The diminutive Darvas Box is a tool that I seldom see on retail traders charts. On the other hand, it is not unusual to spot the Darvas on multiple professional traders charts when entering an institutional trading room. This indicator is essentially an indicator, at first glance, of near term support and resistance. I like it because it provides an instant view of where you are likely to encounter your first contact with areas where traders have in the past chosen to reverse the market in the opposite direction. It also provides valuable information on potential breakdowns and breakouts.
Why don’t trading educators teach Darvas box theory?
From the onset, let me explain that modern box theory has been around for quite some time and there doesn’t seem to be a way to monetize this type of trading by developing and marketing a brand new indicator that resembles the old indicator. In the current scalping environment software sales are what has driven profits as scads of new traders search for the new “magic” indicator that will propel them to glorious profit. With few exceptions, what is needed in most traders plan is to learn to trade with indicators without the need for the constant reworking of old indicators and packaging them as something new, different, and difference-making. So, this trading tool has been largely ignored by the retail-class of traders in lieu of new systems that aren’t nearly as effective.
So, what the heck does this Darvas box theory do that can help your trading?

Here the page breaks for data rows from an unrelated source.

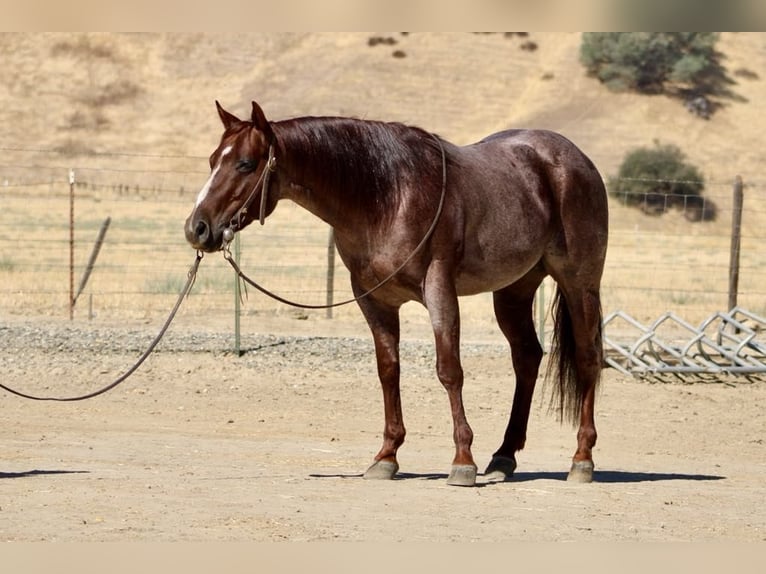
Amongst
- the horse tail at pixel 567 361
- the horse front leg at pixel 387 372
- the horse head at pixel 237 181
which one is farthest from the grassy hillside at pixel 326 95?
the horse head at pixel 237 181

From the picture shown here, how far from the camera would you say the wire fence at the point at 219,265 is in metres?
19.4

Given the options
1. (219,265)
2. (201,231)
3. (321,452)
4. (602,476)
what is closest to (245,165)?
(201,231)

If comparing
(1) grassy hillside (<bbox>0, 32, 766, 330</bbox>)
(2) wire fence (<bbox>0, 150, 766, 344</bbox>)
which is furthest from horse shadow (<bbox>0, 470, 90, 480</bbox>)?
(1) grassy hillside (<bbox>0, 32, 766, 330</bbox>)

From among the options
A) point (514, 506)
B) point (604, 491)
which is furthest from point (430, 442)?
point (514, 506)

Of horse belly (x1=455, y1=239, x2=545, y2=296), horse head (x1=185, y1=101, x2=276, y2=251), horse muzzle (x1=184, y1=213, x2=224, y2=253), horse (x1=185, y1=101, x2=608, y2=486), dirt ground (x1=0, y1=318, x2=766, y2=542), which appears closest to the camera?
dirt ground (x1=0, y1=318, x2=766, y2=542)

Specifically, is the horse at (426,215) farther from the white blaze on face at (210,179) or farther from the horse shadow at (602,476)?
the horse shadow at (602,476)

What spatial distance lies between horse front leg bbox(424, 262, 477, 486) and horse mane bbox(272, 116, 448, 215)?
0.56 meters

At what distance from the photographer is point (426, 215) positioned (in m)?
8.30

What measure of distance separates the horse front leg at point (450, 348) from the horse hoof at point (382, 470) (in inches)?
18.1

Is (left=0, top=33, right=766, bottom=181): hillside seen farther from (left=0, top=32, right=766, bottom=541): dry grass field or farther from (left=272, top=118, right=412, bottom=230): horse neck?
(left=272, top=118, right=412, bottom=230): horse neck

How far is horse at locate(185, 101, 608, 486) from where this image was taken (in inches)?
314

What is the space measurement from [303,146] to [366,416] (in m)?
5.03

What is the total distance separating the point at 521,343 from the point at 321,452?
6.26 ft

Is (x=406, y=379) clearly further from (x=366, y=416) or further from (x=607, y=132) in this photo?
(x=607, y=132)
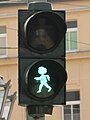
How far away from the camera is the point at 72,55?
26.1m

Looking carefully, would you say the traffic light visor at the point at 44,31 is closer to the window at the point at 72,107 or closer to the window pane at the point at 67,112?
the window at the point at 72,107

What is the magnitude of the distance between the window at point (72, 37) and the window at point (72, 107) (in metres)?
1.81

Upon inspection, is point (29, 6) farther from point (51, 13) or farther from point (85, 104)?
point (85, 104)

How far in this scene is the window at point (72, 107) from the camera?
25.5m

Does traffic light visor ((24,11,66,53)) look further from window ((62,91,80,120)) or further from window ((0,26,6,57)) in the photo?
window ((0,26,6,57))

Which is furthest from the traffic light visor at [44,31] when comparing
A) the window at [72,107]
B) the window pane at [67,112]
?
the window pane at [67,112]

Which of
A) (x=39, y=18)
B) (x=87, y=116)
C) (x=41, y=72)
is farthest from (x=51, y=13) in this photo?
(x=87, y=116)

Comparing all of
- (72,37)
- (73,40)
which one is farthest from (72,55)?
(72,37)

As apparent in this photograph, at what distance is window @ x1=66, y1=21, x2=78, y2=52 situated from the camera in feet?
84.9

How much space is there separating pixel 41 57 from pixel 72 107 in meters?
20.6

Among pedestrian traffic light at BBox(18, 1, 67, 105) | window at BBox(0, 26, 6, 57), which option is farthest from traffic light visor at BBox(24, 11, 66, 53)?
window at BBox(0, 26, 6, 57)

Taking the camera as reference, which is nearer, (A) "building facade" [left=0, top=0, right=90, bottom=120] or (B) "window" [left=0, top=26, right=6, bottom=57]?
(A) "building facade" [left=0, top=0, right=90, bottom=120]

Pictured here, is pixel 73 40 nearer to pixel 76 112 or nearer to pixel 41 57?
pixel 76 112

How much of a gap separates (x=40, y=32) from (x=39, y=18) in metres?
0.11
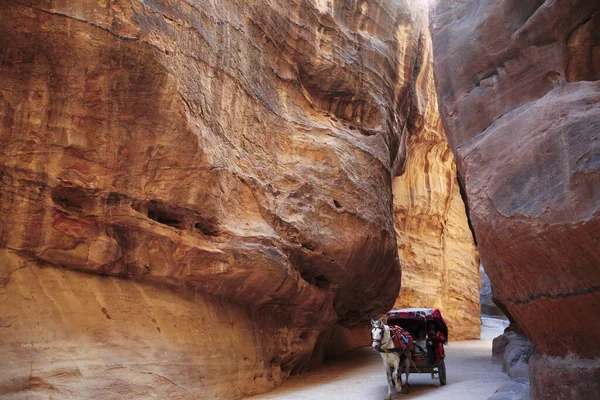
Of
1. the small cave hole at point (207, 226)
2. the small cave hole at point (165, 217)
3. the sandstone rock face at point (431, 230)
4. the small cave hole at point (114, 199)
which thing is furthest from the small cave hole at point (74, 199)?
the sandstone rock face at point (431, 230)

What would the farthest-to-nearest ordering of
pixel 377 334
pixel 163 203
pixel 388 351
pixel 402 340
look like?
pixel 402 340 < pixel 388 351 < pixel 377 334 < pixel 163 203

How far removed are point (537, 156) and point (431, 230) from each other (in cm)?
1737

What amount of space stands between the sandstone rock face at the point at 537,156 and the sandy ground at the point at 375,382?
2905mm

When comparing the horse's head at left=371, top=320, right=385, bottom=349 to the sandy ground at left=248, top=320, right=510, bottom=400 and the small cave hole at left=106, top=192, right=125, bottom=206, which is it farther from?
the small cave hole at left=106, top=192, right=125, bottom=206

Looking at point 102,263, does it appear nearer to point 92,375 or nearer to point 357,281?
point 92,375

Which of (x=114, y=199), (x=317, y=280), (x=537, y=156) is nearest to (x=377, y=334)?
(x=317, y=280)

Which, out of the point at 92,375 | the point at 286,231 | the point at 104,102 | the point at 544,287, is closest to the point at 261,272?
the point at 286,231

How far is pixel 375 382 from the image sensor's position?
36.6ft

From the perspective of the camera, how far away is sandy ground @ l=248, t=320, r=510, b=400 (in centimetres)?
962

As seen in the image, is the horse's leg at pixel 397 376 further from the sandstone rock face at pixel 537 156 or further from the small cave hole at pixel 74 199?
the small cave hole at pixel 74 199

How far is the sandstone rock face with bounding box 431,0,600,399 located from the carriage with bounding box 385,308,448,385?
2964 millimetres

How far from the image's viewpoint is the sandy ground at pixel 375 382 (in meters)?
9.62

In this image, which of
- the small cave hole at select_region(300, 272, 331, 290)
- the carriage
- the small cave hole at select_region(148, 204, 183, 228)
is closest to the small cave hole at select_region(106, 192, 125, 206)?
the small cave hole at select_region(148, 204, 183, 228)

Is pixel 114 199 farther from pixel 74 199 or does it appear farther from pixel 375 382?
pixel 375 382
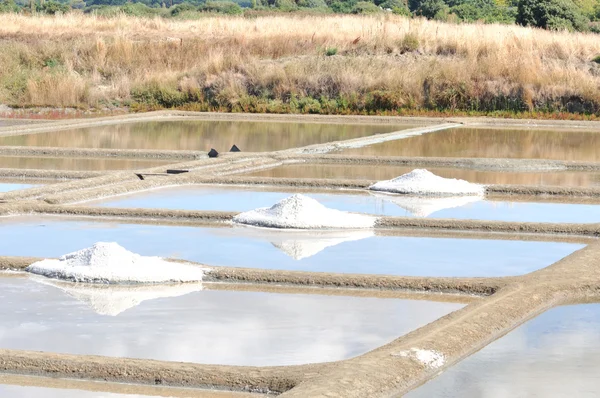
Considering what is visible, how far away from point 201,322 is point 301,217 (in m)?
2.92

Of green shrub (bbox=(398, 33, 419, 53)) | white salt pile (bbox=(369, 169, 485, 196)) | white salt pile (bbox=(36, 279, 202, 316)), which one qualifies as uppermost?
green shrub (bbox=(398, 33, 419, 53))

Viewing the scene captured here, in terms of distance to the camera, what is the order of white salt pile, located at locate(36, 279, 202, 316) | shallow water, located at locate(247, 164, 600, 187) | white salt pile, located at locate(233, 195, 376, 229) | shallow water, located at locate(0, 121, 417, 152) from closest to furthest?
white salt pile, located at locate(36, 279, 202, 316) < white salt pile, located at locate(233, 195, 376, 229) < shallow water, located at locate(247, 164, 600, 187) < shallow water, located at locate(0, 121, 417, 152)

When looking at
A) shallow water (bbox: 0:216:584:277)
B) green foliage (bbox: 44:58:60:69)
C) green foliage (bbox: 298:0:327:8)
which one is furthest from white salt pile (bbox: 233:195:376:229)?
green foliage (bbox: 298:0:327:8)

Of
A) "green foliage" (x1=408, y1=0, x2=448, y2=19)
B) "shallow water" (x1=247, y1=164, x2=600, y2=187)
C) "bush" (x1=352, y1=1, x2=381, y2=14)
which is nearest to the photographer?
"shallow water" (x1=247, y1=164, x2=600, y2=187)

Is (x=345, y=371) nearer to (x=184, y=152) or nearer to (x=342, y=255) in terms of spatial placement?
(x=342, y=255)

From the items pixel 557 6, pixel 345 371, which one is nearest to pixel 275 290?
pixel 345 371

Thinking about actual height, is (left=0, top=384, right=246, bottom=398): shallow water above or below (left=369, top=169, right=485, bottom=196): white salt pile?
above

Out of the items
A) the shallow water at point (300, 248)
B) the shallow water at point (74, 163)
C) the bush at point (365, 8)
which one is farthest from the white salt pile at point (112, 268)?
the bush at point (365, 8)

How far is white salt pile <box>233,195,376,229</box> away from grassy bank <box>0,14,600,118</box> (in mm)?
11352

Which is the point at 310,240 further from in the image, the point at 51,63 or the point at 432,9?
the point at 432,9

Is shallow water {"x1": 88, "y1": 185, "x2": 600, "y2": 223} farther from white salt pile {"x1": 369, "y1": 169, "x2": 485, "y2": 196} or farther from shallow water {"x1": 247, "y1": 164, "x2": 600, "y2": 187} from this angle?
shallow water {"x1": 247, "y1": 164, "x2": 600, "y2": 187}

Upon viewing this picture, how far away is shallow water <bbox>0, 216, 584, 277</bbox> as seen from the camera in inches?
279

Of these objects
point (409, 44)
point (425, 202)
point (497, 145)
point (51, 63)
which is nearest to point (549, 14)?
point (409, 44)

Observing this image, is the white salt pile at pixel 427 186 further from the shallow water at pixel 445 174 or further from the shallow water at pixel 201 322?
the shallow water at pixel 201 322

I am not a dyed in the wool breakout or breakdown trader; I have found the most success in using the support/resistance (SAR) lines created by the box great points to pinpoint areas of potential trade initiation. By adding an order flow program and volume indications you can ascertain the likelihood of price to continue through this short term resistance or whether this is a likely reversal point. I should also note that I tend to put more stock in Darvas box breakdowns than breakouts; though I don’t completely ignore the breakouts, I have simply found the breakdowns to be the more reliable trade than the breakouts.

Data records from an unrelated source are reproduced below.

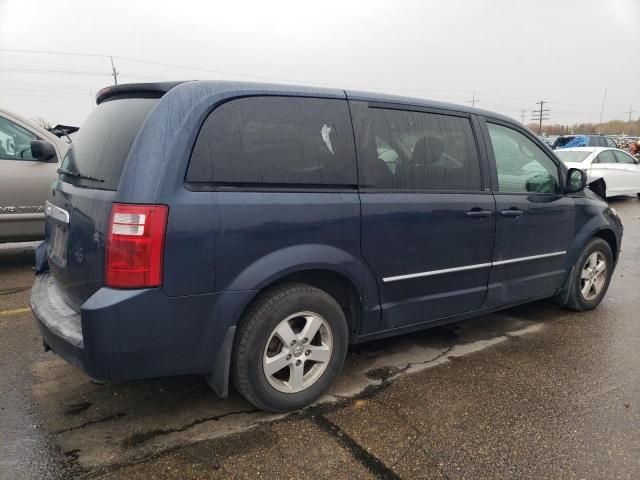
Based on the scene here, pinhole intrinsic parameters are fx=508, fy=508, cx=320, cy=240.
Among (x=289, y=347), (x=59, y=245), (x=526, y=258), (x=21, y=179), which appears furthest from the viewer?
(x=21, y=179)

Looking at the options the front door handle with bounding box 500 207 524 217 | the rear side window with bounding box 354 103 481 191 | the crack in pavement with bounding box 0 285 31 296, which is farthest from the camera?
the crack in pavement with bounding box 0 285 31 296

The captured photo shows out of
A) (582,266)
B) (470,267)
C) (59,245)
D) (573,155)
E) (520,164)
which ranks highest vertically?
(573,155)

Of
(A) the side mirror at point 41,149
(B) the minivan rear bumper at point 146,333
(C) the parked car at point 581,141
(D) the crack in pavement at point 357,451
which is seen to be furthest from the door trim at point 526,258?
(C) the parked car at point 581,141

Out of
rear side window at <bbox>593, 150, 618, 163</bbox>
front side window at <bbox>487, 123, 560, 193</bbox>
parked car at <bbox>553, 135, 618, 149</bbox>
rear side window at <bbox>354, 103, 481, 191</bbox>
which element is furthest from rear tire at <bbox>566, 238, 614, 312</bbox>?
parked car at <bbox>553, 135, 618, 149</bbox>

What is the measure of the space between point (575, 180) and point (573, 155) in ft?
34.2

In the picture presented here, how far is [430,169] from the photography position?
10.7 ft

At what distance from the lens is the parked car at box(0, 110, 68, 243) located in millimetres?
5441

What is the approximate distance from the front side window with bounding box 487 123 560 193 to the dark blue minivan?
0.26 ft

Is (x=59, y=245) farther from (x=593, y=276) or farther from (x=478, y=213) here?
(x=593, y=276)

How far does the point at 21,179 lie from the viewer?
5480 millimetres

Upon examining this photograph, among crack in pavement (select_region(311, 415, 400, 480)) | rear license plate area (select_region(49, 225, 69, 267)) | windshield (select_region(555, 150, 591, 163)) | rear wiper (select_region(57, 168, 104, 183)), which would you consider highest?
windshield (select_region(555, 150, 591, 163))

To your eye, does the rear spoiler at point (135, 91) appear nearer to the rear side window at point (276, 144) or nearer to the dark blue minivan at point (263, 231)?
the dark blue minivan at point (263, 231)

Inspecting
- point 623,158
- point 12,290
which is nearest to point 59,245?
point 12,290

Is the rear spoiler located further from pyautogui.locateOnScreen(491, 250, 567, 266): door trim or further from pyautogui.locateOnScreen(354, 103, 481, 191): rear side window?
pyautogui.locateOnScreen(491, 250, 567, 266): door trim
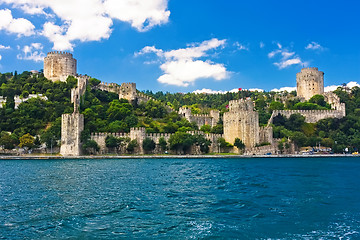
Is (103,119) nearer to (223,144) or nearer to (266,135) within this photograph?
(223,144)

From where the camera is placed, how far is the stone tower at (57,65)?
190ft

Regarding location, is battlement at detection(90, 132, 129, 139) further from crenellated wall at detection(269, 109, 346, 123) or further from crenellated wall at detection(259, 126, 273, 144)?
crenellated wall at detection(269, 109, 346, 123)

The box signals are very easy to spot. There are no adjustments needed to make the box system more effective or less effective. In fact, all the boxes show are possible dynamic SAR entry and exit points. Yes, I said exit points. I often use the bottom lines of the box to calculate my stops. These are just a few uses of the Darvas box system and through further reading, you can find any number of useful uses for this overlooked ugly ducking. But don’t be fooled, this little baby can put money in your pocket once you get the hang of its use.
As always, best of luck in your trading.